FESEM images of the precipitates were recorded using a Hitachi S-4800 field emission scanning electron microscope (Hitachi Limited, Japan) with an operating voltage of 5.0 kV. The samples were sputter-coated with Au for 25 s prior to imaging. TEM, HRTEM, SAED, and electron diffraction (EDX) measurements were carried out using a JEM-2100 transmission electron microscope (JEOL, Japan) at 200 kV. Powder XRD patterns were obtained on a Rigaku D/max-2400 X-ray diffractometer (Japan) with Cu Kα radiation (40 kV, 40 mA) at a scanning rate of 0.02°/s in the 2θ range from 10 to 80°. XPS experiments were performed on a Kratos Axis UltraDLD X-ray photoelectron spectrometer (England) with a monochrome X-ray source using AlKα (1486.6 eV) radiation. The measured binding energies were corrected by referencing the C 1s line to 284.5 eV. TGA was carried out on a TGA/NETZSCH STA449 F3 instrument under a nitrogen atmosphere at a heating rate of 10 °C/min from 27 °C to 800 °C. The Brunauer–Emmett–Teller (BET) method was employed to calculate the specific surface areas (SBET). The room-temperature photoluminescence spectra were acquired on a Hitachi F-7000 luminescence spectrometer using a Xe lamp with an excitation wavelength of 325 nm. The UV–vis spectra of the ZnO samples were measured on a UV-1750 UV–vis spectrophotometer.

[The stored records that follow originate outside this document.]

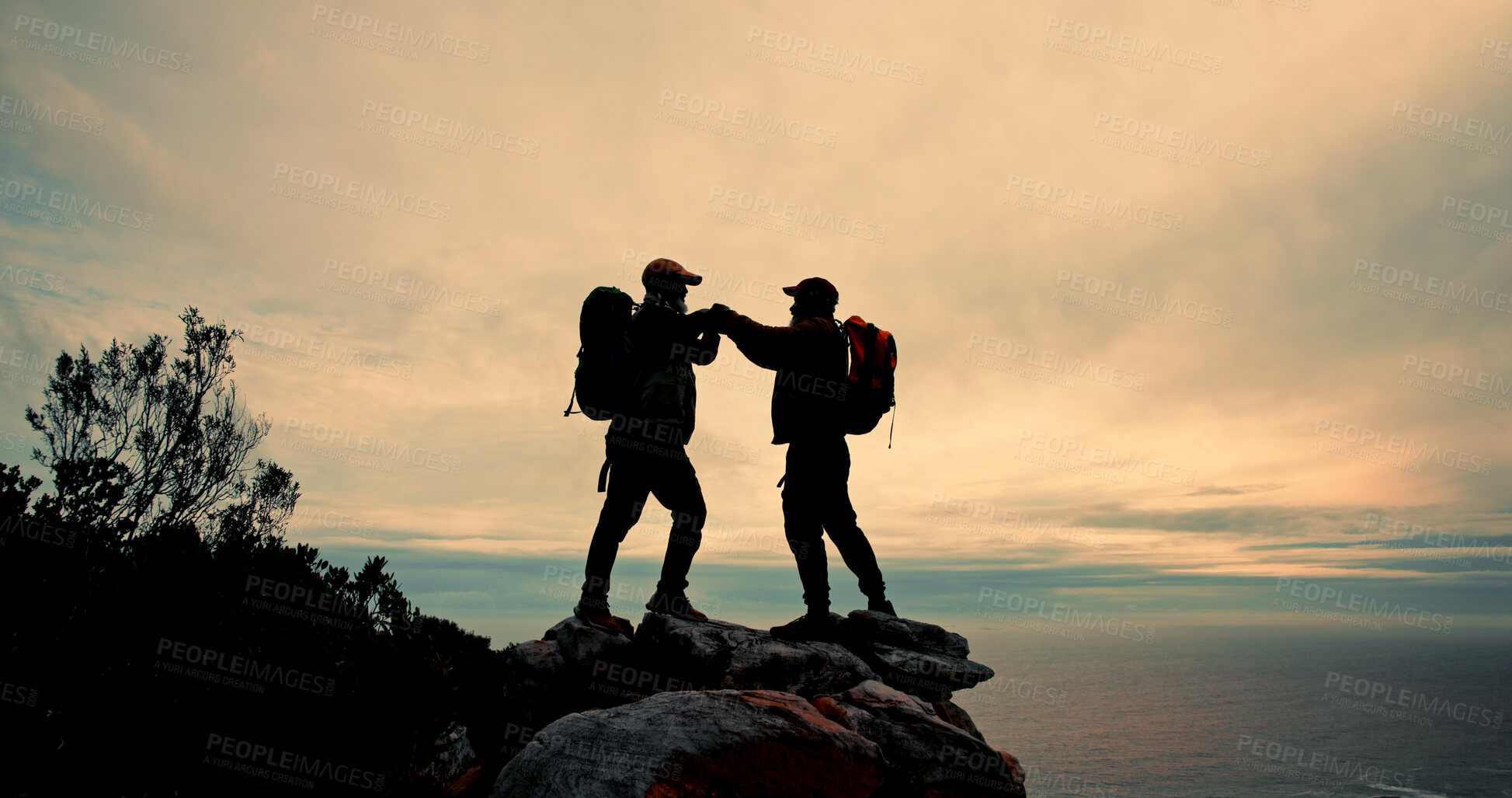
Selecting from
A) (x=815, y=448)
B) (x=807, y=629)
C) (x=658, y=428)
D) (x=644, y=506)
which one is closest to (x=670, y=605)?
(x=644, y=506)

Photodegradation Performance of Zinc-Oxide Nanostructures

The photodegradation performance of the as-prepared zinc-oxide mesocrystals was evaluated using a broad variety of organic dyes including RhB, rhodamine 6G, methylene blue, Coomassie brilliant blue R250, BPB, MO, Li Chunhong S, and carmine. The degradation of RhB was performed under ultraviolet light irradiation from a UV lamp (10 W). 10 mg of the ZnO sample was dispersed in 100 mL of RhB aqueous solution (12 mg/L). The suspension was stirred in the dark for 30 min before irradiation to achieve an adsorption–desorption equilibrium. The suspension was centrifuged at 8000 rpm for 5 min to remove the catalysts. The UV–vis absorption spectra of the supernatant were recorded using an Agilent UV-1750 spectrophotometer to monitor the concentration of RhB. The degradation of MO (12 mg/L) was performed under ultraviolet light irradiation following similar protocols. All other organic dyes (12 mg/L) were tested by exposure to sunlight for 2 days.